Jones Trading Company analyst Mike O’Rourke commented on the market, saying: “The optimistic funds that were expected at the beginning of the IPO have already finished getting in. Market buying has basically dried up, and the upward momentum has completely run out.”
As the broader U.S. stock market weakened in tandem on Monday, the Nasdaq Composite Index (IXIC) fell 1.3% on Monday. Big tech stocks such as Google (GOOGL), Amazon (AMZN), and Broadcom (AVGO all dropped by more than 4%, putting collective pressure on the overvalued growth sector.

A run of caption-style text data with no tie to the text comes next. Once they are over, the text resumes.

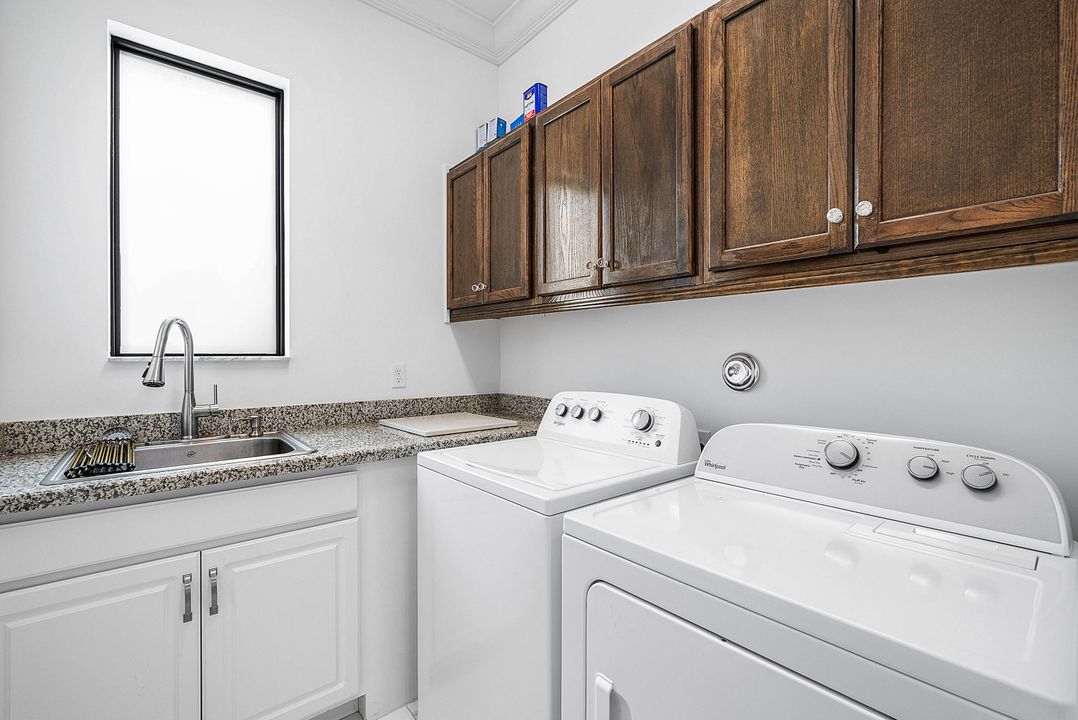 En Renta: $6,900 (4 camas, 4 baños, 3252 Pies cuadrados)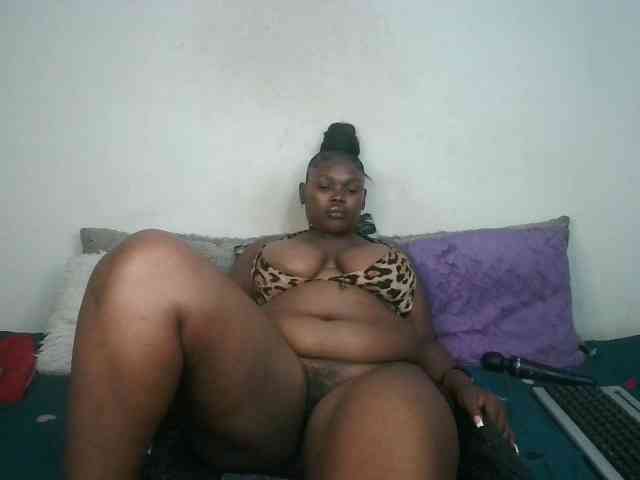 Thickqueenxxx webcam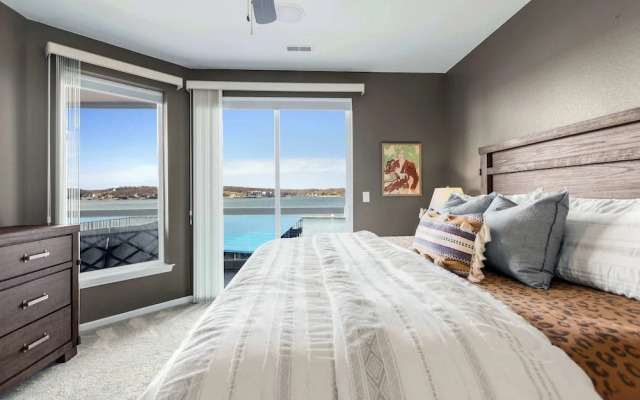 Panoramic Sunset Escape Waterfront Condo for 7!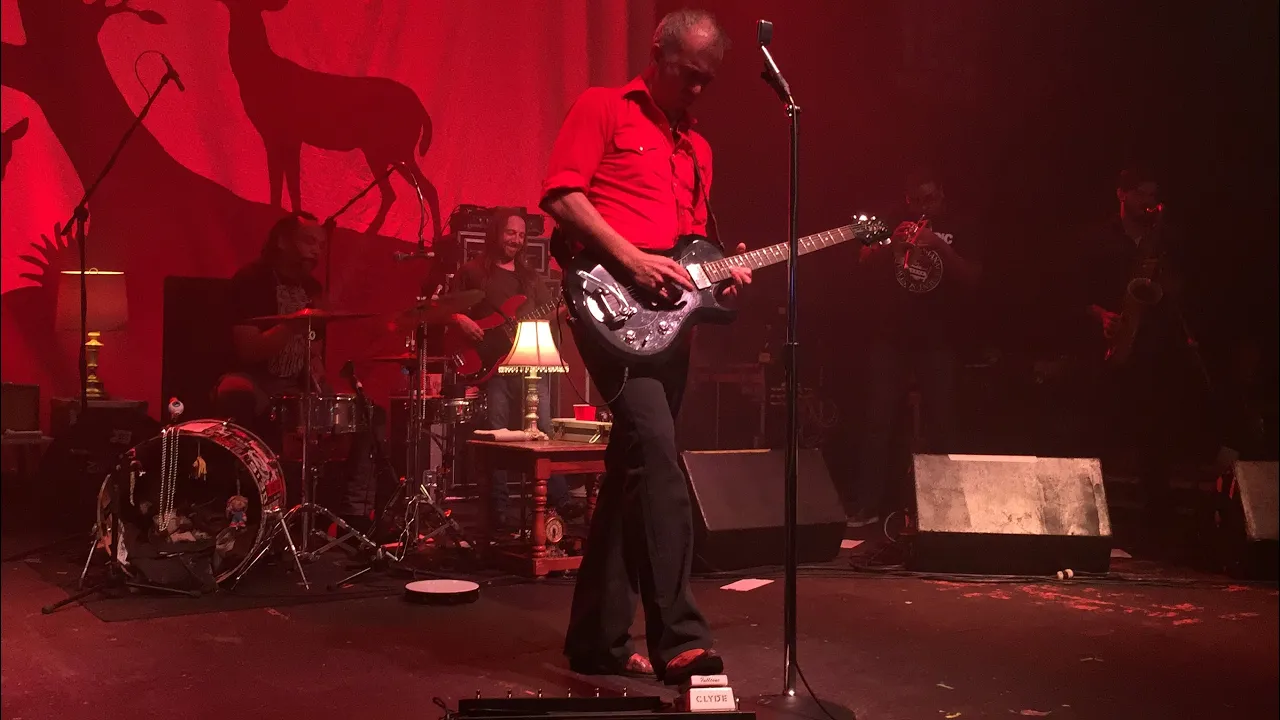 9 - Hold On Tight - JJ Grey & Mofro (Live in Winston-Salem, NC - Mar 5 '15) 9 - Hold On Tight - JJ Grey & Mofro (Live in Winston-Salem, NC - Mar 5 '15)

Hawkish Fed expectations lift U.S. Treasury yields—valuation logic for high-valuation targets is dealt a severe blow
The core trigger for the collective sell-off in technology stocks this round is that expectations for Federal Reserve policy have shifted across the board. Last week, the new chair, Wosh, made it clear that the Fed will suppress upward inflation pressures brought about by the U.S.-Iran war. At the same time, the Fed officials’ dot plot released tightening signals that came in beyond expectations: among the 18 officials who submitted rate forecasts, 9 expect rate hikes to take effect by the end of 2026, while no one predicted rate hikes at the March meeting.
Data from federal funds futures trading on Monday showed that the market has fully priced in a rate hike as early as September, by 25 basis points. The 2-year U.S. Treasury yield—highly sensitive to monetary policy—rose 5 basis points in a single day, closing at 4.23%, the highest level in over a year.
Rising U.S. bond yields directly suppress high-valuation growth stocks. SpaceX’s current price-to-sales ratio is over 100. Its valuation is supported by a forward-looking AI growth narrative. After the yields on risk-free bonds increased, funds pulled back sharply from high-premium tech assets.
Pressure on the financing side also intensifies at the same time. SpaceX plans to issue up to $20 billion in bonds this week to repay the $20 billion bridge loan from March. Previously, Musk folded the heavily indebted AI company xAI and the social platform X into SpaceX. Coupled with ongoing, large-scale spending on AI, the company’s need to raise debt is urgent; in a rising-rate environment, the cost of issuing bonds increases significantly.
The core logic supporting SpaceX’s trillion-dollar valuation comes from expectations for its AI business. The company estimates that the overall potential market size for its AI tracks is $26.5 trillion, but in 2025, losses for xAI-related AI business are as high as $6.4 billion, meaning profits cannot be realized in the near term.
In addition, the market buzz around the large model Grok under xAI is weaker than OpenAI’s ChatGPT, Google’s Gemini, and Anthropic’s Claude, leaving questions about its product competitiveness.
Although the competitiveness of AI large models is somewhat weak, SpaceX is pushing into the compute power leasing track. Relying on its self-built “Colossus 2” supercomputing data center to rent out compute power, it is moving into the AI infrastructure dividend.
On Monday, the company announced that it will provide compute resources to the AI startup Reflection AI. This is another compute-power cooperation after it connected with Anthropic in May and partnered with Alphabet, the parent company of Google, in early June.
The business aims to benchmark CoreWeave’s commercial model. It rents out GPU compute power to all kinds of AI R&D enterprises, attempting to stabilize cash flow through compute services to offset ongoing losses from large-model development, but in the short term it is difficult to reverse market concerns that the company is overvalued.
According to the Wall Street Journal, the agreement will generate $150 million in monthly revenue for SpaceX from July 1, 2026 to 2029. Like other AI compute-power collaborations with SpaceX, this agreement may be terminated 90 days early after the first three months. If the agreement is executed through its full term, Reflection’s total payment to SpaceX will reach about $6.3 billion.